5

Is there any built in functions to find all the files under a particular directory including files under subdirectories ? I have tried this code, but not working...may be the logic itself is wrong...

def fun(mydir):
    lis=glob.glob(mydir)
    length=len(lis)
    l,i=0,0
    if len(lis):
        while(l+i<length):
            if os.path.isfile(lis[i]):
                final.append(lis[i])
                lis.pop(i)
                l=l+1
                i=i+1
            else:
                i=i+1
            print final
        fun(lis)
    else:
        print final
SilentGhost
  • 307,395
  • 66
  • 306
  • 293
pythBegin
  • 75
  • 1
  • 4

3 Answers3

14

There is no built-in function, but using os.walk it's trivial to construct it:

import os
def recursive_file_gen(mydir):
    for root, dirs, files in os.walk(mydir):
        for file in files:
            yield os.path.join(root, file)

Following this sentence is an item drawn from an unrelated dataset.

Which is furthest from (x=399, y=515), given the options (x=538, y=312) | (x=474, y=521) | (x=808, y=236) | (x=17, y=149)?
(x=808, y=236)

ETA: the os.walk function walks directory tree recursively; the recursive_file_gen function is a generator (uses yield keyword to produce next file). To get the resulting list do:

list(recursive_file_gen(mydir))
SilentGhost
  • 307,395
  • 66
  • 306
  • 293
  • @pythbegin: added explanation, do ask if any specific point is not clear. – SilentGhost May 19 '10 at 13:16
  • @pyth: there is a [formal definition in Python docs](http://docs.python.org/reference/simple_stmts.html#the-yield-statement). – SilentGhost May 19 '10 at 13:26
  • ok... I made some changes to your code and it is like this now def listall(parent): lis=[] for root, dirs, files in os.walk(parent): for name in files: if os.path.getsize(os.path.join(root,name))>500000: lis.append(os.path.join(root,name)) return lis My aim is to find all the files with size greater than 500000...and it is working properly... But when I used this function on 'Temporary Internet Files' folder in Windows am getting this error... I think its because of the special characters in the file name. Can u suggest something ? – pythBegin May 19 '10 at 13:42
  • sorry...I forgot to mention the error Traceback (most recent call last): File "", line 1, in listall(a) File "", line 5, in listall if os.path.getsize(os.path.join(root,name))>500000: File "C:\Python26\lib\genericpath.py", line 49, in getsize return os.stat(filename).st_size WindowsError: [Error 123] The filename, directory name, or volume label syntax is incorrect: 'C:\\Documents and Settings\\khedarnatha\\Local Settings\\Temporary Internet Files\\Content.IE5\\EDS8C2V7\\??????+1[1].jpg' This is it – pythBegin May 19 '10 at 13:43
  • @pyth: I suspect it has to do with the encoding of the file name. It's hard to say, since you don't provide sample of the file names. Clearly, `?` cannot be present in the filename, since it's invalid. Try to see what was the actual name of the file. What did `os.walk` returned and what `os.path.join` returned. I'd suggest you ask separate question, as it is beyond limits of this one. – SilentGhost May 19 '10 at 13:57
  • It't not recommended to use _file_ as a variable name, as it shadows built-in name _file_. However, in this case, it doesn't make any difference. Used your snipped! Thank you. +1 – Qlimax Jul 30 '15 at 13:51
3

I highly recommend this path module, written by Jason Orendorff:

http://pypi.python.org/pypi/path.py/2.2

Unfortunately, his website is down now, but you can still download from the above link (or through easy_install, if you prefer).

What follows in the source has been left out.